■ **Text under study**
┄┄┄┄┄┄

Unfortunately this is the way Firefox handles returning focus to the textarea. Chrome and Safari return you to the spot in the form that's highlighted, as you'd expect. But for some reason Firefox sends you to the top of the form on return.

Your text will still be highlighted, so you should be able to scroll down and find the highlighted text fairly easily. In fact, you can use an arrow key and return to your place almost instantly. Just try [up arrow] [down arrow] and you should be back to where you started. You could also switch browsers for composing posts if you don't find a desktop app you like.
posted by pb (staff) at 9:55 AM on February 10, 2011 [1 favorite]


One of the things I love about Safari (Mac of Windows) is that it lets the user resize any text entry box. It is like fresh pancakes.
posted by Brandon Blatcher at 10:13 AM on February 10, 2011


Any javascript whiz kids have any idea how to do this with the focus?

I'm pretty sure you can do this just by adding a couple of lives to pnhTextareaInsert() that save and restore the scrollTop value of the element, like lines 4 and 28 here. (That is the result of running the minified site code through jsbeautifier.org so obviously the variable names and indentation won't match what you have pre-minifying but it should be relatively similar.)
posted by Rhomboid at 10:14 AM on February 10, 2011 [2 favorites]


Awesome, thanks Rhomboid, that did the trick! I just pushed out the new version. It's working great in Firefox now.
posted by pb (staff) at 10:25 AM on February 10, 2011 [3 favorites]


Yay!
posted by jessamyn (staff) at 10:26 AM on February 10, 2011


Awesome! Rhomboid and pb, THANK YOU!!!!!! :D
posted by zarq at 10:31 AM on February 10, 2011


Burhanistan: "You can also use MyTextFile if you don't want to install any software. It's basically an API for Google storage so you have to use a Google account to use it."

That's brilliant. Thanks for mentioning it. I didn't know it existed.
posted by zarq at 10:33 AM on February 10, 2011


Thanks for the fix Rhomboid!
posted by mathowie (staff) at 10:37 AM on February 10, 2011


Yeah, if my Bugzilla-fu is correct, this is bug #231389 which has been open since 2004 and should finally be fixed in the upcoming Firefox 4. Good to know there's a workaround for older versions.
posted by teraflop at 10:56 AM on February 10, 2011 [2 favorites]


mathowie: "I compose all posts with more than one link in TextMate for the mac, which some keystrokes enabled on it. "

Wow, that looks... really complex. :)

┄┄┄┄┄┄

■ **Tasks to complete**
1: In the forum thread about Firefox, what bug number does teraflop give, and since what year has it been open?
2: Extend the forum thread about Firefox past its last line.
The listing that comes after this text isn't needed for anything here.

■ **Given material**
┄┄┄┄┄┄

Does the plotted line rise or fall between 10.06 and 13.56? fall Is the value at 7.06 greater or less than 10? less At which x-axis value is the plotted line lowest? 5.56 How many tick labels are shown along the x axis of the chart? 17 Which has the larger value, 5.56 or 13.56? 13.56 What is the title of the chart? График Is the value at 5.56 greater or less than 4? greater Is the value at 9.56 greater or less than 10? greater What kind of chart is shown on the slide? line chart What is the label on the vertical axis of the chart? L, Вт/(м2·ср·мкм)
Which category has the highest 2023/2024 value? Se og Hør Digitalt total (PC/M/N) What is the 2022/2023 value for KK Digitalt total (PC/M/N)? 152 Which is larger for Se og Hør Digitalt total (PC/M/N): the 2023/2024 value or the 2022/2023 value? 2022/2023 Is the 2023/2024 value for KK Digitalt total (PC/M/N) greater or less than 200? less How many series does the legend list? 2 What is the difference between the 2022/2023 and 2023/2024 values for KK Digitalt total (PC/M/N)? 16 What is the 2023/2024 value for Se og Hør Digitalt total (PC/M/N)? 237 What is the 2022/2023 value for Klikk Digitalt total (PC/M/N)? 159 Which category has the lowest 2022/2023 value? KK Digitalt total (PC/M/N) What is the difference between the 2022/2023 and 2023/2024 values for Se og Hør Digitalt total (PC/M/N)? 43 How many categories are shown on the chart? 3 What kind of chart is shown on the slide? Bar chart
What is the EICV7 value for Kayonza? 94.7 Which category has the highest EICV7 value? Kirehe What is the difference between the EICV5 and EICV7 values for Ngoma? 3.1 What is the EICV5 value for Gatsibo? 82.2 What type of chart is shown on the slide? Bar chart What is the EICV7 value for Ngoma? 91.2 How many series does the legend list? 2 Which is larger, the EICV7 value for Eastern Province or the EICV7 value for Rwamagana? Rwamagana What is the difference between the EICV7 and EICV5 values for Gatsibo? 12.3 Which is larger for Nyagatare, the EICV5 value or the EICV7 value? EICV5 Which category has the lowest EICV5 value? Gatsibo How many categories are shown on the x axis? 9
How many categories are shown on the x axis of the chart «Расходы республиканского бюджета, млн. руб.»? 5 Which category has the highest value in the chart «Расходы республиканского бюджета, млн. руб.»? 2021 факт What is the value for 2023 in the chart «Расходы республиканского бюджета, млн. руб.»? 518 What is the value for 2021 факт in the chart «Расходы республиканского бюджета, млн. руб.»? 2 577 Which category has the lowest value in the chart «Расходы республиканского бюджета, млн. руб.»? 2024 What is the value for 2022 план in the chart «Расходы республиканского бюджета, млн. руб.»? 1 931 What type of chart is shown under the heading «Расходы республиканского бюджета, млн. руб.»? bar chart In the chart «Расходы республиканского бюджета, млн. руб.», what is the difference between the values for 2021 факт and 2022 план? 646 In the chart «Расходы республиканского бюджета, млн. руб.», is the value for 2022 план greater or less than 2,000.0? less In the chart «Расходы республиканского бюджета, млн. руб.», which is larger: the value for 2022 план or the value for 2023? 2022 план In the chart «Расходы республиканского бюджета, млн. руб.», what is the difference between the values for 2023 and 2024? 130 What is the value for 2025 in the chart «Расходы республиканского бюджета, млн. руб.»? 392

┄┄┄┄┄┄

■ **Answer set**
1: Bug #231389, open since 2004.

2:
posted by zarq at 11:32 AM on February 10, 2011


Thanks Rhomboid! I've had this problem before too, so thanks zarq.
posted by cashman at 12:44 PM on February 10, 2011


Burhanistan, I've been looking for something like that for weeks.
posted by ocherdraco at 1:39 PM on February 10, 2011


pb, you're a God among men. This has bothered me for years, and ka-pow! it's been fixed without me even asking for it. Another example of the miracle that is MetaFilter.
posted by pjern at 3:52 PM on February 10, 2011 [2 favorites]


Brandon Blatcher: "One of the things I love about Safari (Mac of Windows) is that it lets the user resize any text entry box. It is like fresh pancakes."

There is a Greasemonkey script that allows this if you're running Firefox. And I believe it will be an included feature in Firefox 4.
posted by Chrysostom at 6:56 PM on February 10, 2011 [1 favorite]


Late to the game, but my fix to this is to compose threads (or whatever) in Wordpress or Gmail, which saves a draft automatically, has link/bold/italics features, and keeps it in the cloud wherever I go. Same principle as Google Docs, but then I don't ever have to leave my precioussss email.
posted by Phire at 6:49 AM on February 11, 2011


How does that work, Phire? How are you getting the html back to paste it into the metafilter post box? View selection source?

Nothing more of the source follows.